Una de las villas -según mis
referencias, la de M. Fabius Rufus- recordaba la catástrofe de Pompeya. Allí se
exponían los moldes que se realizaron vertiendo yeso en los huecos de los
cuerpos al ser carbonizados. Había personas mayores, un niño, lo que parecía un
perro, todos sorprendidos por la furia del Vesubio. Hades, el dios de los
muertos, se había desprendido desde el interior del volcán para llevarse a
aquellos pobres desgraciados que, iluminados por las antorchas de Hécate,
alumbraba las tinieblas que atravesaban el inframundo. Hermes se encargaría de
conducirlos hasta su destino final. En sus tumbas no pudieron depositar
granadas sus parientes, como era la costumbre.

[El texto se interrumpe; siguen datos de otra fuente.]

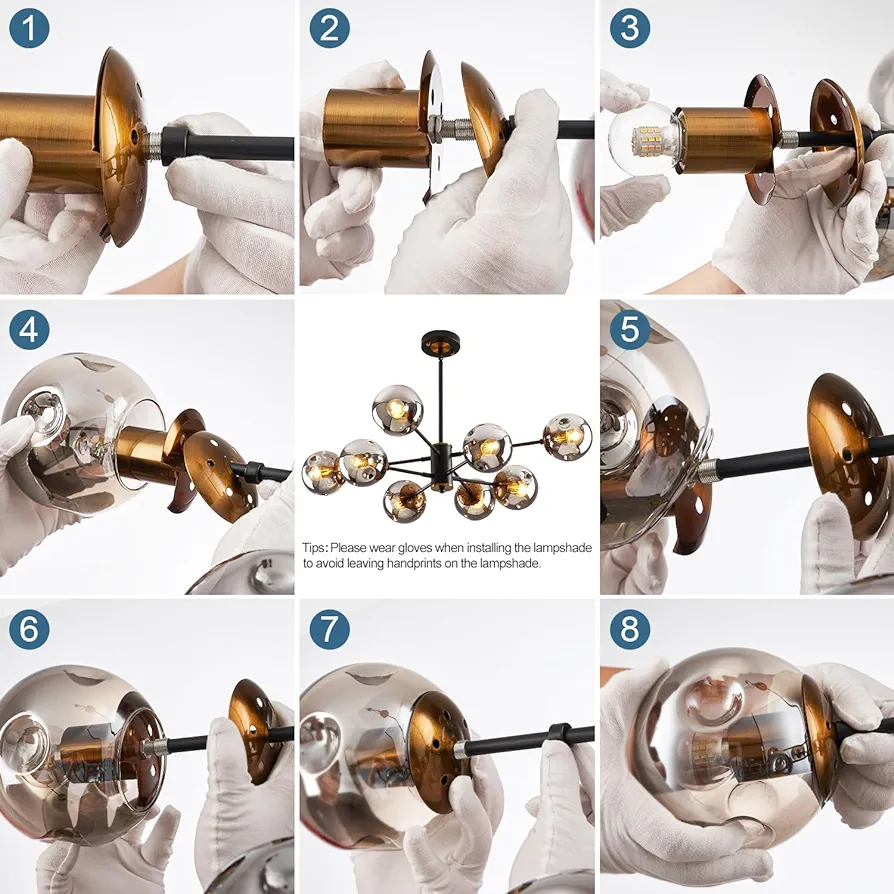 1

2

3

4

Tips: Please wear gloves when installing the lampshade to avoid leaving handprints on the lampshade.

5

6

7

8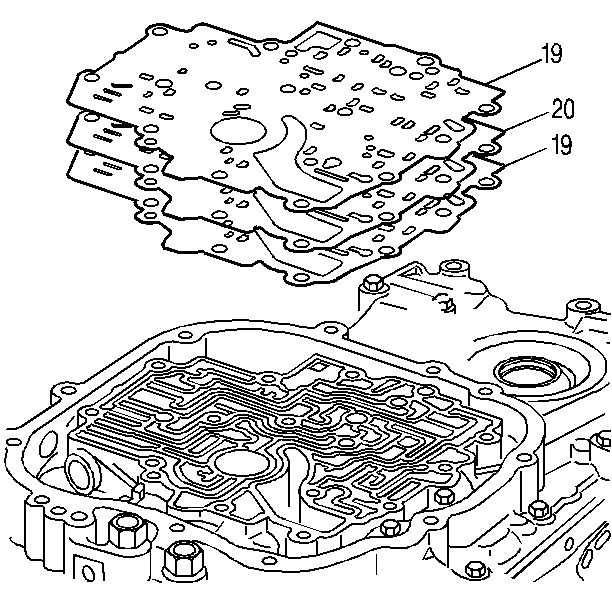 19
20
19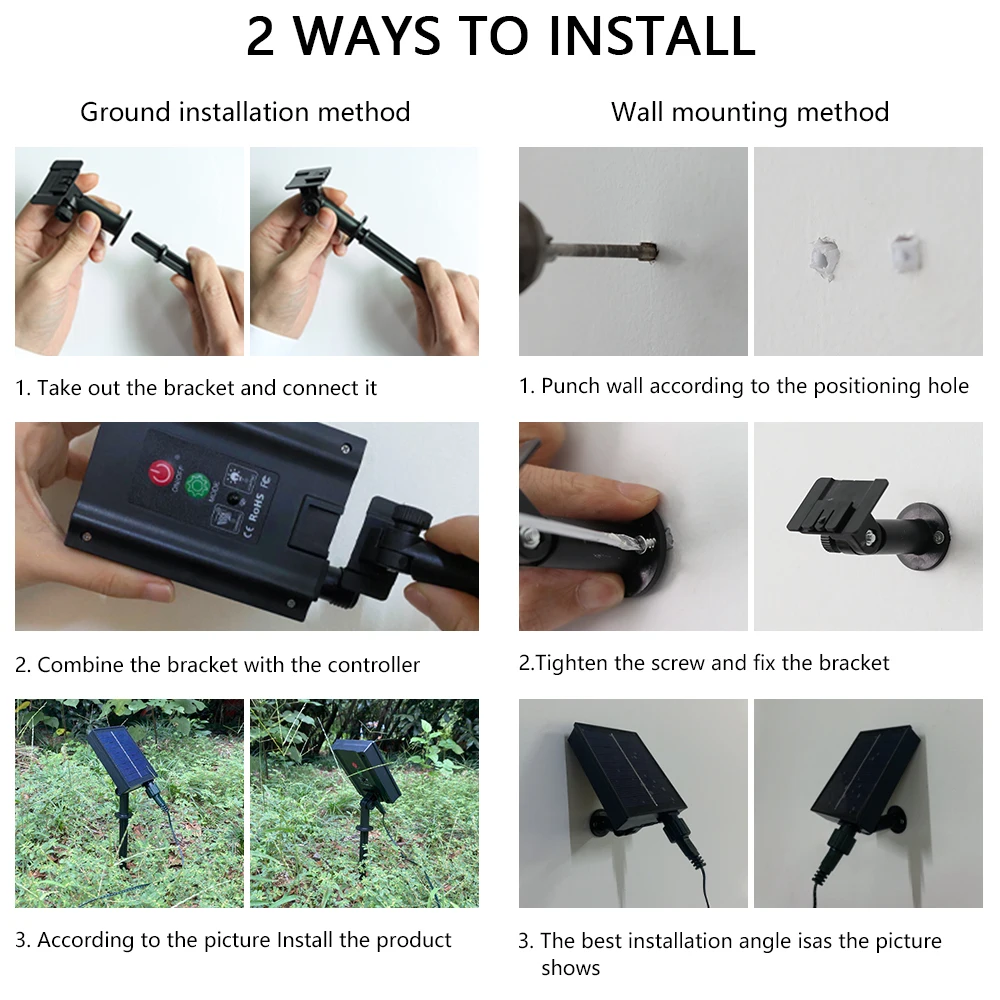 2 WAYS TO INSTALL

Ground installation method

1. Take out the bracket and connect it

ON/OFF MODE CE RoHS FC

2. Combine the bracket with the controller

3. According to the picture Install the product

Wall mounting method

1. Punch wall according to the positioning hole

2.Tighten the screw and fix the bracket

3. The best installation angle isas the picture shows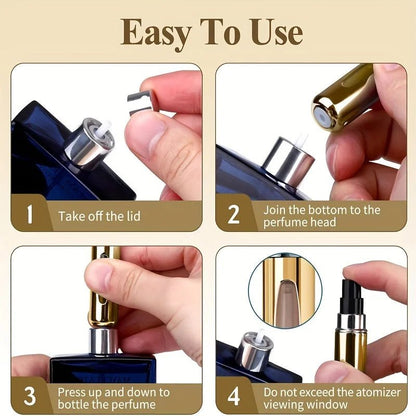 Easy To Use

1 Take off the lid

2 Join the bottom to the perfume head

3 Press up and down to bottle the perfume

4 Do not exceed the atomizer viewing window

Y recordé los versos con que termina la Eneida: “El frío de la muerte le relaja los miembros y su vida
gimiendo huye indignada a lo hondo de las sombras”.
Volvimos hacia el tejido de
calles y a una zona que parecía de tabernas, con lo que consideramos era una
barra para los parroquianos. Cerca, una fuente pública, de las muchas que
jalonaban la ciudad. Un poco más allá, una estancia con un horno y unos enormes
molinos, quizá una tahona. En ese sector también estaban las casas de Salustio
y del Dióscoro y la famosa del fauno, denominada así por la figurilla de la
entrada. Algunas eran inaccesibles.
Aún nos quedaba una sorpresa: el
lupanar. Se había formado un cierto atasco a la entrada. La razón de ello era
la visita de algún político, que había provocado un cierre temporal. El local
era pequeño y los cubículos casi diminutos. Las camas eran de piedra y sobre
ellas depositaban un jergón. En la parte alta exhibían los frescos con escenas
eróticas, según la guía, el catálogo de servicios. Griegos y romanos no eran
tan puritanos como nosotros y las representaciones de escenas de sexo, o los
famosos Príapos de penes prominentes, no sorprendían demasiado.
Enfilamos hacia el barrio del
teatro y salimos cuando el parque arqueológico recuperaba cierta calma.